Insufficient scope in VueJS 3 SPA

dekchajzer · September 24, 2021, 3:43pm

Hello,

I have a VueJS 3 SPA and an Express API. I did all the back configuration according to the official doc and the front from this repo (https://github.com/nybblex/vue3-auth0-app) since the doc doesn’t support VueJS 3.

Then, I tried to request the API. It works when no routes are scoped limited. But I get a 403 - Insufficient scope when I protect the rout with a permission. I am connected with a user with the sufficient permissions.

Back routes

const writeScope = jwtAuthz([ 'write:equipement' ]);
const readLimitedScope = jwtAuthz([ 'read_limited:equipement' ]);
const readFullScope = jwtAuthz([ 'read_limited:equipement', 'read:equipement' ]);

//CRUD API
router.use("/CRUD/:id", jwtChecker.check(), readLimitedScope, controllerEquipmentCRUD.checkIdValidity);
router.post("/CRUD/", jwtChecker.check(), writeScope, controllerEquipmentCRUD.create);
router.put("/CRUD/:id", jwtChecker.check(), writeScope, controllerEquipmentCRUD.modify);
router.delete("/CRUD/:id", jwtChecker.check(), writeScope, controllerEquipmentCRUD.delete);
router.get("/CRUD/:id",  jwtChecker.check(), readLimitedScope, controllerEquipmentCRUD.getById);

Front request

import {getToken} from "../auth";

export async function getAll(){
    const accessToken = await getToken();
    const result = await fetch('http://localhost:3000/v1/equipment/CRUD/123', {
        method: 'GET',
        headers: {
            Authorization: 'Bearer ' + accessToken
        }
    });
    const data = await result.json();
    return data;
}

Front auth/index.js

export const getToken = async function() {
    const auth0Client = await getAuthClient();
    return auth0Client.getTokenSilently();
}

Thanks in advance

nicolas_sabena · September 24, 2021, 4:26pm

If the API code complains about insufficient scopes, we’ll need to troubleshoot the access token issuance part of the equation.

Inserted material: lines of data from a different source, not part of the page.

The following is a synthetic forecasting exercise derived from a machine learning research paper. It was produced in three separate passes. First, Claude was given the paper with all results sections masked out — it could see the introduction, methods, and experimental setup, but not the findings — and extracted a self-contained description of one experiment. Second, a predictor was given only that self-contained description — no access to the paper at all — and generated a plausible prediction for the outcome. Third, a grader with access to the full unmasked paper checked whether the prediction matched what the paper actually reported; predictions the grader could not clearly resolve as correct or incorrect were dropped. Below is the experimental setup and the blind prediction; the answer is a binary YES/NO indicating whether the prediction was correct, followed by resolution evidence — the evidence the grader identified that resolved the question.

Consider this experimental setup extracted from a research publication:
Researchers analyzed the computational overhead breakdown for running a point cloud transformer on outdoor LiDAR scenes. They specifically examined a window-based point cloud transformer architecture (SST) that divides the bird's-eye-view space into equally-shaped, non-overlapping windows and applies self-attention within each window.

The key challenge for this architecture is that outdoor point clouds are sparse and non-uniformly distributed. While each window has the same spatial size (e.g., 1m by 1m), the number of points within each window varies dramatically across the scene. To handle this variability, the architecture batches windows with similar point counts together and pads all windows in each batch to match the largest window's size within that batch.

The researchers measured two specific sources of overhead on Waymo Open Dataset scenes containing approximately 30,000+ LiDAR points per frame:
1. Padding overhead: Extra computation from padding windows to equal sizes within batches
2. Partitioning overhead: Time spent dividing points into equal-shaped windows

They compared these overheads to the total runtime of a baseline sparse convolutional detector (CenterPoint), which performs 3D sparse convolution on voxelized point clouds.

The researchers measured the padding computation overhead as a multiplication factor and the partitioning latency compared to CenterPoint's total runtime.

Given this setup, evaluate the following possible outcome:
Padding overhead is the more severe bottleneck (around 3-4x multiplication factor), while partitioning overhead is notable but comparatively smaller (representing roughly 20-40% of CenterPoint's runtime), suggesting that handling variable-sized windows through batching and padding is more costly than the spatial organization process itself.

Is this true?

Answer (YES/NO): NO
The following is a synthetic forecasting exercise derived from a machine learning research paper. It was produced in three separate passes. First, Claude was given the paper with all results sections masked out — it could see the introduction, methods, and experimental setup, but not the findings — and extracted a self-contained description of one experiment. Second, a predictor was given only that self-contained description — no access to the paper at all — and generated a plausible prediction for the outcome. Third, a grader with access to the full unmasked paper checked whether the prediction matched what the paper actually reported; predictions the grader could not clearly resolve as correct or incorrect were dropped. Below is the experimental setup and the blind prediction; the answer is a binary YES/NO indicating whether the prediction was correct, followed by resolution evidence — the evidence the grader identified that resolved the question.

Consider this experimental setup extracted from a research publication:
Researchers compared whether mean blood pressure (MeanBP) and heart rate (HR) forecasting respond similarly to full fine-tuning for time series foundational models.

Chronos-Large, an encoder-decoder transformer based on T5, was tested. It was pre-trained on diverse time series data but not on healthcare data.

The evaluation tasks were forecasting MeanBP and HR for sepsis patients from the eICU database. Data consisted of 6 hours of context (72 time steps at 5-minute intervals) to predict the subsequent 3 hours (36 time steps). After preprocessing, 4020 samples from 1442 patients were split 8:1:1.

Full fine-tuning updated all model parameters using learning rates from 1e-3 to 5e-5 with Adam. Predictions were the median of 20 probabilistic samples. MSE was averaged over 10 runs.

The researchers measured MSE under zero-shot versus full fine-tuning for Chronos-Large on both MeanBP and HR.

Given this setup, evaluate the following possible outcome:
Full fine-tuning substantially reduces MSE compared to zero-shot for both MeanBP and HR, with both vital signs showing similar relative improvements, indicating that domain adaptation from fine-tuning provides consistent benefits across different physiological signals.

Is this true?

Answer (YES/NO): NO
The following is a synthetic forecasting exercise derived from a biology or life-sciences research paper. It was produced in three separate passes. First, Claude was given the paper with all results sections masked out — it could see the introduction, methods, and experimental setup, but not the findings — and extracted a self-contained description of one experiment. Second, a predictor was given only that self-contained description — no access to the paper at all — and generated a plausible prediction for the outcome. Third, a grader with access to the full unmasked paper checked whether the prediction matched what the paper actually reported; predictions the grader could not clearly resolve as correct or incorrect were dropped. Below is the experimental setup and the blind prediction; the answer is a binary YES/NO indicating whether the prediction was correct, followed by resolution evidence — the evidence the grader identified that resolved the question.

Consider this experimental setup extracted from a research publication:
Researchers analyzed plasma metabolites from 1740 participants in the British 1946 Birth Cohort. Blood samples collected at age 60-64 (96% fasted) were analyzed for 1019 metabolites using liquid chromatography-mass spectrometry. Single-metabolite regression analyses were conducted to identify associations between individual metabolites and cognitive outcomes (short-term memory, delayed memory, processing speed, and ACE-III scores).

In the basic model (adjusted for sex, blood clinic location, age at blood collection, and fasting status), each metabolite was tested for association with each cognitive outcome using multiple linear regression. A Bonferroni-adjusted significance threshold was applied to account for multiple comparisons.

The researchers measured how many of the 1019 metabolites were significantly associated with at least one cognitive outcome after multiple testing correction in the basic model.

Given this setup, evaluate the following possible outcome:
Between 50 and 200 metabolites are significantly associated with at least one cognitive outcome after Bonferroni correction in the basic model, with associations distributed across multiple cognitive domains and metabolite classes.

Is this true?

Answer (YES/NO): YES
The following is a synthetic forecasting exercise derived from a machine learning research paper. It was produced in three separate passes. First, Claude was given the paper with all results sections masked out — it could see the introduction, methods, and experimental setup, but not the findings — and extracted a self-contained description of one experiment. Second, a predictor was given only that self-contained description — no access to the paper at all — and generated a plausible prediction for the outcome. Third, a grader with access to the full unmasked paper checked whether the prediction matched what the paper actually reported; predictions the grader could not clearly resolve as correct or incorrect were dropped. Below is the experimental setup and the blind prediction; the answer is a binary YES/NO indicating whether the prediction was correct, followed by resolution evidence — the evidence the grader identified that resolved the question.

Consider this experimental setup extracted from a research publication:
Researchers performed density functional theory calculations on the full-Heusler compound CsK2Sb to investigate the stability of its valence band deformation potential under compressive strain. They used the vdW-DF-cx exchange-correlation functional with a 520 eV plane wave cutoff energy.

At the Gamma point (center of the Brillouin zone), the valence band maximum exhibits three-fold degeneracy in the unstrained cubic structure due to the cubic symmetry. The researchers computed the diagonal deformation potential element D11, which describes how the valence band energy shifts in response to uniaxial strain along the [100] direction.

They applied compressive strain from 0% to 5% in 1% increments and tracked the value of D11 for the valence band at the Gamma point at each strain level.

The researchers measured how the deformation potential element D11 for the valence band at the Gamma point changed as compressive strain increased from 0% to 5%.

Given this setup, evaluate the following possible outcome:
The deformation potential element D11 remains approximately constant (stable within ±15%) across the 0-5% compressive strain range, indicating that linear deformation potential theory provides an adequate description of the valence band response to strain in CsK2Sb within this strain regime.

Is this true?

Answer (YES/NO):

Use https://jwt.io and verify that the access token you are trying to use does not contain the expected scopes. You’ll see a scope claim: does it have the scope expected?
Check the token request piece. When you do getTokenSilently, the Auth0 client will use the configured audience and scope setting when requesting a token. So, when you create the client, make sure to add those values.

At vue3-auth0-app/index.js at master · nybblex/vue3-auth0-app · GitHub, add the above values:

return await createAuth0Client({
    domain: process.env.VUE_APP_AUTH0_CONFIG_DOMAIN,
    client_id: process.env.VUE_APP_AUTH0_CONFIG_CLIENTID,
    redirect_uri: process.env.VUE_APP_DOMAINURL_REDIRECT,
    audience: "your API identifier",
    // all the scopes your application can use
    scope:"write:equipement read_limited:equipement read:equipement"
  })

dekchajzer · September 27, 2021, 8:08am

Hello,

Thank you so much for your response. I am creating a pull request on the repo.

Have a nice week,
David

dekchajzer · September 27, 2021, 8:08am

scope:"write:equipement read_limited:equipement read:equipement"

Was missing

konrad.sopala · September 30, 2021, 9:52am

Glad you have figured it out and thanks for sharing with the rest of community!